Cuando se ponen en la piel de hombre, de niña, de madre, o de adolescente, convencen. Hay un momento en que Carla interpreta a dos personajes al mismo tiempo, y es impactante. Una verdadera “acrobacia actoral”, como ella misma lo describe.
“El desafío vocal fue grande y fue también un trabajo de encontrar el límite. Preguntarme: ‘¿cuánto aguanto? ¿cuánto se puede?’. Porque era la cara lavada y confiar en que el público iba creer y que yo lo liba a creer también”, dice la actriz en charla con Domingo.

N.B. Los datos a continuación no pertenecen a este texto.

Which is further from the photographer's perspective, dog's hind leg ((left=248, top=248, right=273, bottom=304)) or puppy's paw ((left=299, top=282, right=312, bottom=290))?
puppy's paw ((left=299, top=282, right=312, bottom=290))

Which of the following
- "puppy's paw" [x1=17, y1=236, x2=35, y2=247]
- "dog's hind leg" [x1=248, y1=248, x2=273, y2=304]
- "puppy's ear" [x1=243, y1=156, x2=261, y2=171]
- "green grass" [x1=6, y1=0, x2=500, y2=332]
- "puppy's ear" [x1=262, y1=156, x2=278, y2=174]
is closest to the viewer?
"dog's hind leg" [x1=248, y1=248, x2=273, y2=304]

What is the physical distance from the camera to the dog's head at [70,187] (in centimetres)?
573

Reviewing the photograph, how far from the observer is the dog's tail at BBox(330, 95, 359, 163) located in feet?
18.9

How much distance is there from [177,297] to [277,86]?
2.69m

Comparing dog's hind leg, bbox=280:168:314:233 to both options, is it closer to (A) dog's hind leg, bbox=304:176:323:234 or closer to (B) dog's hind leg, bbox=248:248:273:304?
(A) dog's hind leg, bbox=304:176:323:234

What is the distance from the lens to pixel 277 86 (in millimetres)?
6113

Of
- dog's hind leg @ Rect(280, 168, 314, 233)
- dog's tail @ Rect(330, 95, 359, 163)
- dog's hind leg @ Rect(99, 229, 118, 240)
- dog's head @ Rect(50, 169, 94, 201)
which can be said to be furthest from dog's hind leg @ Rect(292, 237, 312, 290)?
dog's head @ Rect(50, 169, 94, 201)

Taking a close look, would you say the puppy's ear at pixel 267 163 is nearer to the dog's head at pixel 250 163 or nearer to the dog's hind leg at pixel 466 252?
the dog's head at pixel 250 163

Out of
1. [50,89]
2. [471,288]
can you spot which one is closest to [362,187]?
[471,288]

Carla viene de actuar en Zombi manifiesto de Santiago Sanguinetti, en Sala de profesores de Clara Larrobla y Lucía García, de hacer funciones por los 15 años de Los padres terribles —con la cual ganó el Premio Florencio a mejor actriz de reparto—, de trabajar en Desaparezco de Arne Lygre, y también en la tercera temporada de Tocar un monstruo, de Gabriel Calderón. Viviendo uno de los momentos más activos de su carrera, el último sábado estaba nuevamente de estreno, esta vez con Plantar Bandera, obra de Federico Silva. Y, como si fuera poco, en agosto estará en la obra Díptico de los padres, de Gustavo Kreiman; en octubre llevarán Tocar un monstruo a Argentina; y, entre una cosa y otra, da clases de teatro y graba piezas audiovisuales.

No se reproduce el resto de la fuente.